The Grace CPU provides versatility for HPC and data center applications. The sections below highlight the performance of Grace Superchip for benchmarks and applications.

## Grace CPU Superchip Benchmarks

The Grace CPU Superchip delivers an estimated SpecInRate2k17 score of 740, due to its high core count and excellent single-thread performance. We use the <u>GNU Compiler</u> <u>Collection</u> (GCC) as an industry standard to compare performance across multiple architectures.

Since it is designed to accelerate memory bound workloads, a single Grace CPU is expected to deliver up to 400 GB/s of realized STREAM copy and triad bandwidth. The Grace CPU Superchip can deliver a staggering 800 GB/s STREAM copy and triad memory bandwidth.
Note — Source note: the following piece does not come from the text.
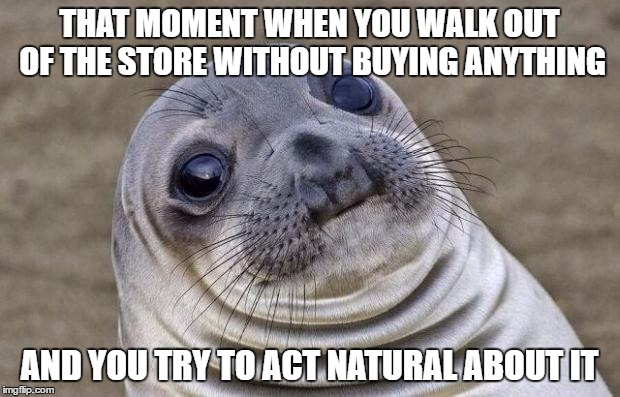 Awkward Moment Sealion Meme | THAT MOMENT WHEN YOU WALK OUT OF THE STORE WITHOUT BUYING ANYTHING AND YOU TRY TO ACT NATURAL ABOUT IT | image tagged in memes,awkward moment sealion | made w/ Imgflip meme maker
#### Figure 5. Estimated scores for SPECrate2017\_int\_base for NVIDIA Grace single CPU and Grace CPU Superchip



# Figure 6. STREAM Copy and STREAM Triad Memory Bandwidth performance simulations for NVIDIA Grace CPU Superchip

### Superchip Application Case Studies

The memory topology of a Grace CPU Superchip is clean and simple. With 144 highperformance Arm Neoverse V2 cores, up to 1 TB/s of memory bandwidth, only two NUMA nodes, and high-bandwidth NVLink-C2C, the NVIDIA Grace CPU delivers outstanding application performance and alleviates NUMA bottlenecks for application developers and users. This straightforward design makes extracting more performance out of applications much easier with the Grace CPU Superchip.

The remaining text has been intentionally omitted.